Write out all of the material again, substituting "image" for each occurrence of "photo" and leaving everything else unchanged.

⟨

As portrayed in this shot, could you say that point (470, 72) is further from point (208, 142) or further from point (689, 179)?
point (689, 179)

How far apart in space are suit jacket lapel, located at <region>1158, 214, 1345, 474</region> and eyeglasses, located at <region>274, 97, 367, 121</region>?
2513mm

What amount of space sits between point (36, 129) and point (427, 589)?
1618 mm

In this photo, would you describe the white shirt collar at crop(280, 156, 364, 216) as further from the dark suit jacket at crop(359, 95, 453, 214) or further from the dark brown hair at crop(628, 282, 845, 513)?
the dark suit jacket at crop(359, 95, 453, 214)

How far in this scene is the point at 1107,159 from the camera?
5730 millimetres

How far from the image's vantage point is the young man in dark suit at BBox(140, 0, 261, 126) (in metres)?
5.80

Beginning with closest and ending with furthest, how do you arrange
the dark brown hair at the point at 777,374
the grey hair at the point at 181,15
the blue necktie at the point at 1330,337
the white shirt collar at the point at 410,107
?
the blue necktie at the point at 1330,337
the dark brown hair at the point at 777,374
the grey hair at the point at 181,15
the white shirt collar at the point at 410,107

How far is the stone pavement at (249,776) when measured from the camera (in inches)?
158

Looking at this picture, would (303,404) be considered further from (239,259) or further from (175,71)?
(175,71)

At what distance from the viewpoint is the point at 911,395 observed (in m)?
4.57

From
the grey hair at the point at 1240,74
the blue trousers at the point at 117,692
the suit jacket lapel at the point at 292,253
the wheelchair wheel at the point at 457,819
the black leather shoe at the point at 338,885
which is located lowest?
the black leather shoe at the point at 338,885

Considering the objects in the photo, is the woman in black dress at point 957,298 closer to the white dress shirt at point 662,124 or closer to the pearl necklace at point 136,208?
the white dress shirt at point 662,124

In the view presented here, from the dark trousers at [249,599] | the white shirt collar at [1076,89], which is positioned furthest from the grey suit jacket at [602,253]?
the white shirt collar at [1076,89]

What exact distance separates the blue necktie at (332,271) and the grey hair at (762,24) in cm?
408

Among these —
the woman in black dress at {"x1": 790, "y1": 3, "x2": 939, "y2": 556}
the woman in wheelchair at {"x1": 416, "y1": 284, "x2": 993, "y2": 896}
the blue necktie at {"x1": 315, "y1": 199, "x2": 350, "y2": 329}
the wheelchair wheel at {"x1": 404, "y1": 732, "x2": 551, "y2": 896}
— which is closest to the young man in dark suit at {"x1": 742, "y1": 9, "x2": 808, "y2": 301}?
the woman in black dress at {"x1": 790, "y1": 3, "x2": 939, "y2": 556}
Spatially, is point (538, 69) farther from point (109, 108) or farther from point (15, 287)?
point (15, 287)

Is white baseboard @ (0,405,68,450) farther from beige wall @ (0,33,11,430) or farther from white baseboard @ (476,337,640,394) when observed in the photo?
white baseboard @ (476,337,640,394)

⟩

* [Result]
As portrayed in this shot, could you say that point (470, 72) is further from point (208, 142) or further from point (689, 179)?
point (689, 179)

How far apart in space are suit jacket lapel, located at <region>1158, 214, 1345, 474</region> and eyeglasses, located at <region>274, 97, 367, 121</region>?
2513mm

What amount of space sits between point (36, 129) and point (427, 589)?
1618 mm

In this image, would you describe the white shirt collar at crop(280, 156, 364, 216) as further from the dark suit jacket at crop(359, 95, 453, 214) or further from the dark brown hair at crop(628, 282, 845, 513)?
the dark suit jacket at crop(359, 95, 453, 214)

How far in this scene is the point at 1107,159 from the camera?
5730 millimetres

How far from the image's vantage point is the young man in dark suit at BBox(140, 0, 261, 126) (in metres)?
5.80

Beginning with closest and ending with furthest, how do you arrange
the dark brown hair at the point at 777,374
the grey hair at the point at 181,15
the blue necktie at the point at 1330,337
the white shirt collar at the point at 410,107
?
the blue necktie at the point at 1330,337
the dark brown hair at the point at 777,374
the grey hair at the point at 181,15
the white shirt collar at the point at 410,107

How far is the stone pavement at (249,776) when measured from the camera (in inches)?
158

Looking at this picture, would (303,404) be considered further from (239,259) or further from (175,71)?
(175,71)

At what distance from the viewpoint is the point at 911,395 observed (in m)?
4.57

From
the grey hair at the point at 1240,74
the blue trousers at the point at 117,692
the suit jacket lapel at the point at 292,253
the wheelchair wheel at the point at 457,819
the black leather shoe at the point at 338,885
which is located lowest?
the black leather shoe at the point at 338,885

Considering the objects in the image, is the woman in black dress at point 957,298 closer to the white dress shirt at point 662,124 or closer to the pearl necklace at point 136,208?
the white dress shirt at point 662,124

In the view presented here, from the dark trousers at [249,599] | the white shirt collar at [1076,89], which is positioned furthest from the grey suit jacket at [602,253]?
the white shirt collar at [1076,89]

What exact distance separates the blue necktie at (332,271) and the grey hair at (762,24) in cm?
408

Among these —
the woman in black dress at {"x1": 790, "y1": 3, "x2": 939, "y2": 556}
the woman in wheelchair at {"x1": 416, "y1": 284, "x2": 993, "y2": 896}
the blue necktie at {"x1": 315, "y1": 199, "x2": 350, "y2": 329}
the wheelchair wheel at {"x1": 404, "y1": 732, "x2": 551, "y2": 896}
— which is closest to the young man in dark suit at {"x1": 742, "y1": 9, "x2": 808, "y2": 301}?
the woman in black dress at {"x1": 790, "y1": 3, "x2": 939, "y2": 556}
Spatially, is point (538, 69) farther from point (109, 108) or farther from point (15, 287)?
point (15, 287)

Is white baseboard @ (0,405,68,450) farther from beige wall @ (0,33,11,430) or farther from white baseboard @ (476,337,640,394) when observed in the image?
white baseboard @ (476,337,640,394)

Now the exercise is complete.